ТЕКСТ ДЛЯ АНАЛИЗА:
================
Вкус, возможность и близость
Предлагать человеку требуется только со вкусом. Позиция, что мир сегодня это филиал садов Семирамиды обязана детерриторизацией комфорта — политический жест, призванный заливать в бак витальности нечеловеческое, но без вкуса. Вкус, как полагается, всегда вынесен за скобки, идет параллельно (не)происходящему и индицирует положение мысли на карте желания. Вмешиваться друг в друга строго неприлично, чувство вкуса встало на службу прежде всего категории возможного, — лишить ближнего возможности наделять вкус возможным: специи откажутся литься после слов запрета, пока человек меняет конфигурацию до неузнаваемости, по приколу переизобретя велосипед своей души. Как тогда выражается возможное без явных маркеров? Как нам отличить человека от ксеночеловека и стоит ли? Со вкусом ли об этом рассуждать? Lets find out.
================
ИСХОДНЫЕ ДАННЫЕ:
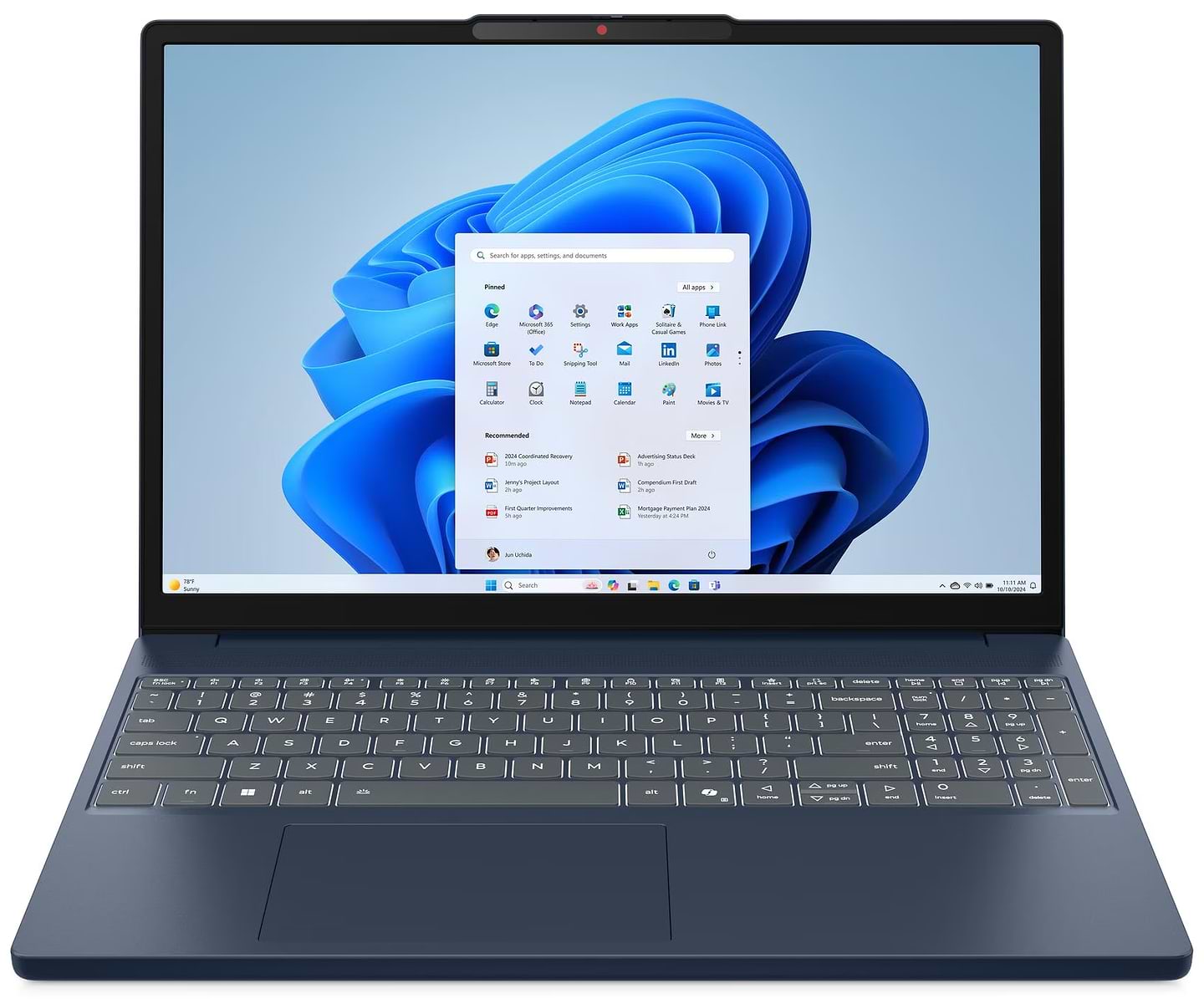 Ноутбук Lenovo IdeaPad Slim 3 15ARP10 (83K700A9RA) Cosmic Blue - Фото 1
================
ВОПРОСЫ И ЗАДАНИЯ:
A. Ответьте по тексту о вкусе, возможности и близости:
(i) Чем названа позиция, что мир сегодня это филиал садов Семирамиды?
(ii) Положение чего и где индицирует вкус?
(iii) Кого от кого предлагается отличить в одном из заключительных вопросов?
B. Продолжите текст о вкусе, возможности и близости, начав сразу после его последней фразы.

ОТВЕТЫ К ЗАДАНИЯМ:
A.
(i) Политическим жестом.
(ii) Положение мысли на карте желания.
(iii) Человека от ксеночеловека.

B.
Возможность это предикат вкуса, проявленного интонацией бездны. Двигаться в направлении возможного — значит эманировать санционированное ангелами-хранителями решение оказаться в водовороте внешнего, совершив неподвластное насилие над собой: обрести имя, изобрести фразеологизм своего существования; в условиях четкой ясности, что насилие вневременно, и его свершение указывает тебе только на аффект. Приходящая трезвость после инсайта существования времени требует взора на небеса, как попытку провести границы между своим и чужим, сделать категории, разрешить себе апостериорные суждения: они вызывают только вопросы, внешнее уже не удовлетворяет, на сцену выходит аргументация.
Если и существует искусство, безвопросительное к себе — это аргументативное — опирающееся на картезианство в своей душе; о чьем аппарате возможно больше спрашивать, чем говорить. От дурновкусия происходит позитивное насилие: меняется архитектура домов, утилитарное воспринимается как шутка; люди надевают белые халаты смотря вдаль. Фокус же картезианства это ударить нас по ладони, когда мы тянемся за вселенной, словно император античности, объявляющий свои 100 километров великим пределом. Удар становится легитимным ровно в момент ощущения вертикальности геометрии возможного: когда, проигрывая шахматную партию, ты, спокойно улыбаясь, ставишь обратно все свои фигуры на стол, предлагая оппоненту забить хуй и играть как ни в чем не бывало; когда ангелы, играя в облаках, обнаруживают себя невидимыми на земле, слышимыми теми самыми императорами — они улыбаются друг другу. Когда самая темная ночь сменяется днем, но "реально" ничего не изменилось. Намекать эстетика вовне себя в картезианском методе справляется на ура, и тут же рушится об человека.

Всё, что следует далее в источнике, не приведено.